Example λ (a) Synthesis of co-polyamine complex 10011LI flask was charged with cobalt thionate anhydride I, degassed and dried in the main valve, and then tripropylenetetramine f was added with stirring under tfA nitrogen.
, A R/ was gradually added dropwise.

An exothermic reaction occurred and a dark reddish-brown homogeneous solution was obtained. While stirring at room temperature, degassed and purified dimethyl sulfoxide λ/, rnl was added to the reaction mixture, and the reaction was continued to obtain the target complex.

(1)) Degassed and dried hydrogen-substituted silicone oil (
0.9 ml of Shin-Etsu Chemical Co., Ltd. jffKF-99) was collected, and iodine/3jj was added thereto under purified nitrogen for reaction.

Next, l-methyl/'p was added, and the mixture was heated to 100'C for 770 minutes to react, thereby obtaining a separation material.

(C) Measurement of gas permeation rate When a gas permeation test was carried out on the separation material classified as 'rJ14 in (1)) in the same manner as in (b) of Example 1, the oxygen concentration of the permeated gas was found to be L/%. It turns out.

This corresponds to α being /3.11, and Qo2 is! , /×10-'. If the separation material of the present invention is used for selective separation of halogenated silicon polymers, it can be used as a gas selective permeation membrane or as a gas selective absorption material with high separation injection ability, allowing oxygen to be concentrated at high concentrations. You can do it. Because the rate of adsorption and desorption of oxygen is much faster than that of conventionally known oxygen complexes, it is extremely efficient at absorbing oxygen.
) can be served. For example, nearly 700% of acid can be efficiently extracted from air in one or two steps. On the other hand, if the charged gas is air, ri! The gas remaining after the separation of the gas contains a high concentration of nitrogen, and is also useful as a method for producing nitrogen. In addition, it is also useful as a method for removing oxygen from a gas containing a trace amount of oxygen.

Oxygen can be separated from air by using the gas selective separation material of the present invention, but oxygen is a gas that is widely used in all industries, and is particularly harmful to steel materials.
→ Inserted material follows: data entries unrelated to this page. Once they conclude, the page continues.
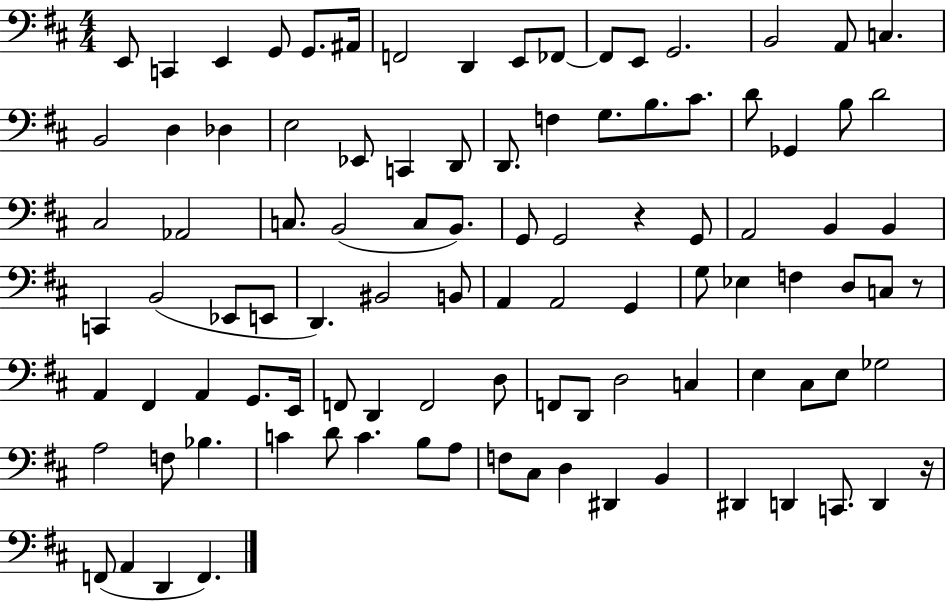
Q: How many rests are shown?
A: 3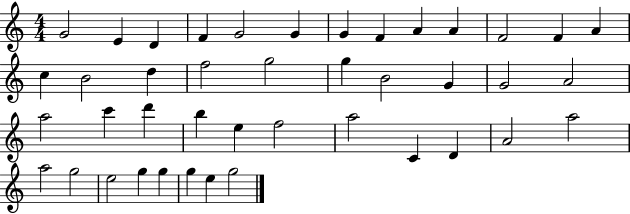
G4/h E4/q D4/q F4/q G4/h G4/q G4/q F4/q A4/q A4/q F4/h F4/q A4/q C5/q B4/h D5/q F5/h G5/h G5/q B4/h G4/q G4/h A4/h A5/h C6/q D6/q B5/q E5/q F5/h A5/h C4/q D4/q A4/h A5/h A5/h G5/h E5/h G5/q G5/q G5/q E5/q G5/h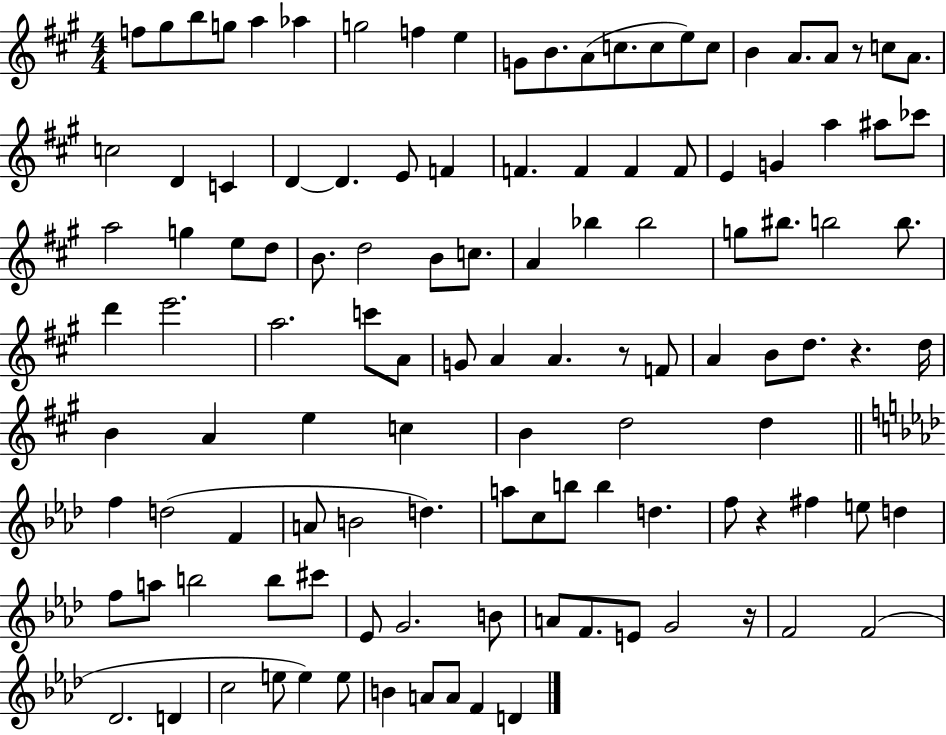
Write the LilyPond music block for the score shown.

{
  \clef treble
  \numericTimeSignature
  \time 4/4
  \key a \major
  f''8 gis''8 b''8 g''8 a''4 aes''4 | g''2 f''4 e''4 | g'8 b'8. a'8( c''8. c''8 e''8) c''8 | b'4 a'8. a'8 r8 c''8 a'8. | \break c''2 d'4 c'4 | d'4~~ d'4. e'8 f'4 | f'4. f'4 f'4 f'8 | e'4 g'4 a''4 ais''8 ces'''8 | \break a''2 g''4 e''8 d''8 | b'8. d''2 b'8 c''8. | a'4 bes''4 bes''2 | g''8 bis''8. b''2 b''8. | \break d'''4 e'''2. | a''2. c'''8 a'8 | g'8 a'4 a'4. r8 f'8 | a'4 b'8 d''8. r4. d''16 | \break b'4 a'4 e''4 c''4 | b'4 d''2 d''4 | \bar "||" \break \key aes \major f''4 d''2( f'4 | a'8 b'2 d''4.) | a''8 c''8 b''8 b''4 d''4. | f''8 r4 fis''4 e''8 d''4 | \break f''8 a''8 b''2 b''8 cis'''8 | ees'8 g'2. b'8 | a'8 f'8. e'8 g'2 r16 | f'2 f'2( | \break des'2. d'4 | c''2 e''8 e''4) e''8 | b'4 a'8 a'8 f'4 d'4 | \bar "|."
}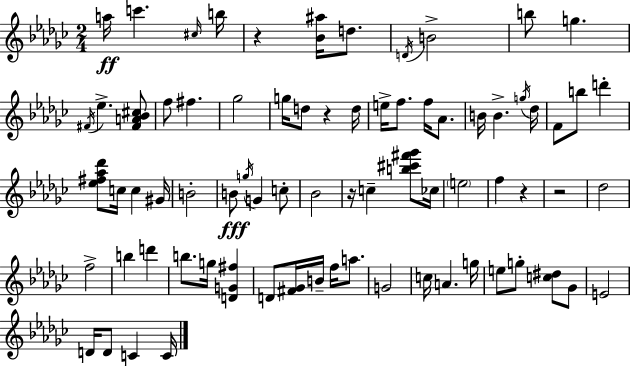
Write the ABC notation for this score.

X:1
T:Untitled
M:2/4
L:1/4
K:Ebm
a/4 c' ^c/4 b/4 z [_B^a]/4 d/2 D/4 B2 b/2 g ^F/4 _e [^FA_B^c]/2 f/2 ^f _g2 g/4 d/2 z d/4 e/4 f/2 f/4 _A/2 B/4 B g/4 _d/4 F/2 b/2 d' [_e^f_a_d']/2 c/4 c ^G/4 B2 B/2 g/4 G c/2 _B2 z/4 c [b^c'^f'_g']/2 _c/4 e2 f z z2 _d2 f2 b d' b/2 g/4 [DG^f] D/2 [^F_G]/4 B/4 f/4 a/2 G2 c/4 A g/4 e/2 g/2 [c^d]/2 _G/2 E2 D/4 D/2 C C/4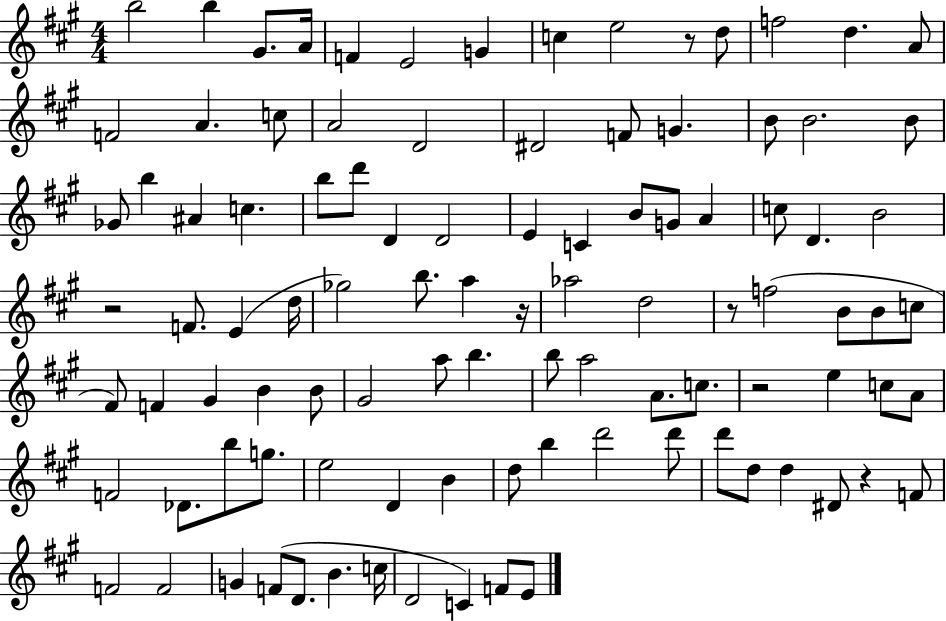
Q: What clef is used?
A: treble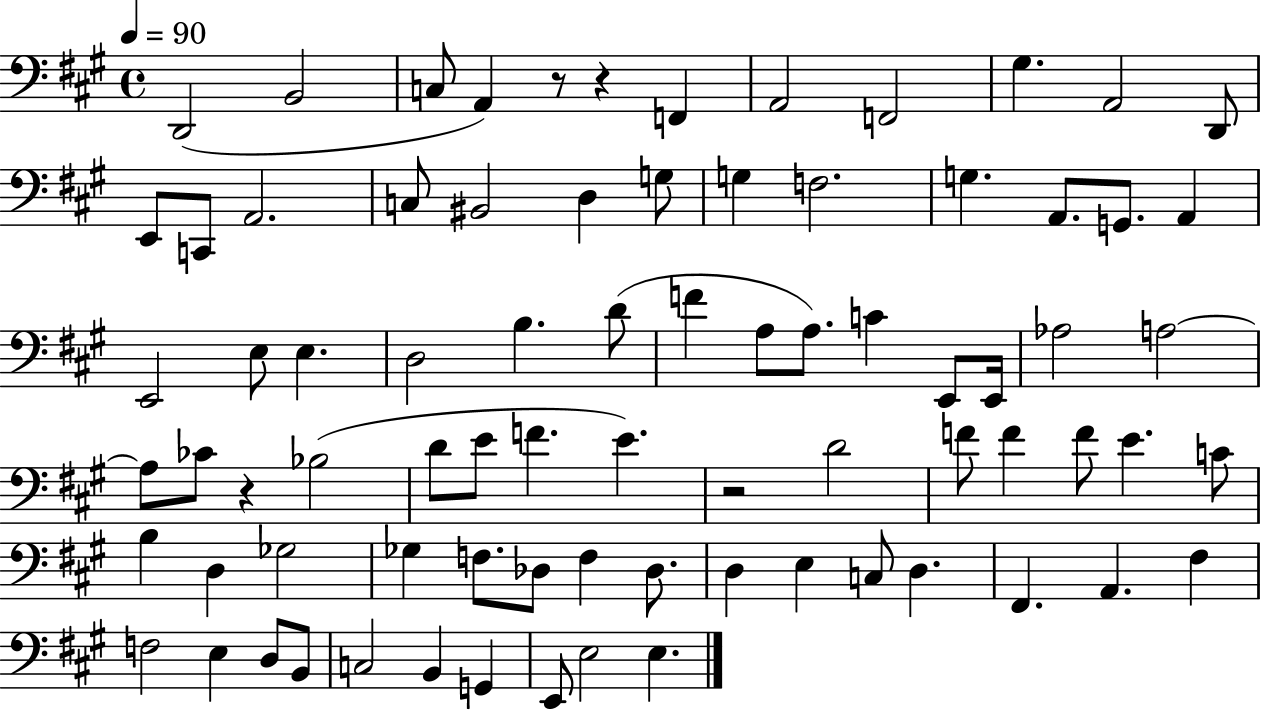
D2/h B2/h C3/e A2/q R/e R/q F2/q A2/h F2/h G#3/q. A2/h D2/e E2/e C2/e A2/h. C3/e BIS2/h D3/q G3/e G3/q F3/h. G3/q. A2/e. G2/e. A2/q E2/h E3/e E3/q. D3/h B3/q. D4/e F4/q A3/e A3/e. C4/q E2/e E2/s Ab3/h A3/h A3/e CES4/e R/q Bb3/h D4/e E4/e F4/q. E4/q. R/h D4/h F4/e F4/q F4/e E4/q. C4/e B3/q D3/q Gb3/h Gb3/q F3/e. Db3/e F3/q Db3/e. D3/q E3/q C3/e D3/q. F#2/q. A2/q. F#3/q F3/h E3/q D3/e B2/e C3/h B2/q G2/q E2/e E3/h E3/q.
Cutting into the electric furnace! Repeated penetration and glass melting.

The separation material of the present invention can be usefully used in fields such as pulp treatment, wastewater treatment, metal processing, paper manufacturing, aviation, space, pollution prevention, medical care, electronic industry, chemical industry, and marine development. On the other hand, if nitrogen is separated from the remaining gas after removing oxygen from air, it becomes an inert gas that is useful in a wide range of fields such as the electronic industry, food industry, steel metallurgy industry, Kaei industry, and medical use.

Claims (2)

[Claims] (1) (A) Co salt and (B) general formula -(NHCH_2O
A gas separation material formed by contacting (C) a halogenated silicon compound with a composition consisting of an amine compound having a skeleton of H_2CH_2)-_n (n is an integer of 2 or more). (2) In the separation material according to claim 1, the components (A), (B), and (C) are brought into contact in the presence of (D) an axial base, or the component (D) is brought into contact with the component (D). A), (
A gas separation material added after contacting B) and (C).